Current operational phase of the remediator.

Type: RemediatorPhase (enum)
Valid Values:

• Ready - Remediator is properly configured and operational
• Running - Remediator is currently executing a remediation cycle
• Failed - Remediator configuration is invalid or broken

message

Human-readable details about the current state.

Type: string

lastScheduleTime

Last time a remediation was scheduled to run.

Type: metav1.Time

lastSuccessfulTime

Last time a remediation run completed successfully.

Type: metav1.Time

nextScheduledTime

When the next remediation run is scheduled.

Type: metav1.Time

lastRunSummary

Details about the most recent remediation run.

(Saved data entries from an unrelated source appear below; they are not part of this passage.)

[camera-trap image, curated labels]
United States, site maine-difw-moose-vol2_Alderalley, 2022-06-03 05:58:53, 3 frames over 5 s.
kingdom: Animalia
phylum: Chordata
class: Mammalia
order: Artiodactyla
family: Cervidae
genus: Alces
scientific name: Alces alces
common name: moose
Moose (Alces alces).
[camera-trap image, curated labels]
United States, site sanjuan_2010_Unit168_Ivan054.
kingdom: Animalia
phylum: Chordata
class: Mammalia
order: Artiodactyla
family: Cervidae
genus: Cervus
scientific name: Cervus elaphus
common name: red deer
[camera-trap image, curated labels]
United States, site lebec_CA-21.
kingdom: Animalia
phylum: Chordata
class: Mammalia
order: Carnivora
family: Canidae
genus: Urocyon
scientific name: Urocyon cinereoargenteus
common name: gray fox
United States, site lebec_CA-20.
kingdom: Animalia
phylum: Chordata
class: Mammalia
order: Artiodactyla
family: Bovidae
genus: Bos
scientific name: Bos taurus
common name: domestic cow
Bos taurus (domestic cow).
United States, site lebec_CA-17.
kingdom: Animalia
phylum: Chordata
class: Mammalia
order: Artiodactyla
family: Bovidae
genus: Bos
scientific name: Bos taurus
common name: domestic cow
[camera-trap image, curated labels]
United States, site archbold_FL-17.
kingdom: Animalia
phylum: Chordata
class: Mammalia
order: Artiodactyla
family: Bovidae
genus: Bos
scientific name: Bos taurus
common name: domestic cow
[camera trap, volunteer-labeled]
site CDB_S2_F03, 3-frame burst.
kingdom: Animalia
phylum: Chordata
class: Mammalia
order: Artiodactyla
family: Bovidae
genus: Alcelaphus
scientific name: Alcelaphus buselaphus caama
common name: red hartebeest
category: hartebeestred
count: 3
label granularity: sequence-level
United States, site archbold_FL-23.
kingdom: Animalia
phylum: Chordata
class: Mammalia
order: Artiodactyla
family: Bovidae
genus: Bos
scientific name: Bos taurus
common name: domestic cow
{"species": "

Type: RemediationRunSummary

RemediationRunSummary Fields:

• status (optional) - Run outcome (“Succeeded” or “Failed”)
• startTime (optional) - When the run started
• endTime (optional) - When the run completed
• message (optional) - Details about the run outcome
• targetsProcessed (optional) - Number of targets processed
• violationsFound (optional) - Total violations discovered
• remediationPlans (optional) - Number of remediation plans generated
• actionsExecuted (optional) - Number of actions executed
• errors (optional) - List of errors encountered

Validation Rules

The Remediator CRD includes several validation rules:

1. Target Requirement: target is required when environment type is argoHub
2. Target Exclusivity: Exactly one of localCluster, argoHub, or vcs must be set in the target configuration
3. Environment-Target Consistency: Target configuration must be compatible with the specified environment type

These validation rules ensure that the Remediator configuration is consistent and valid.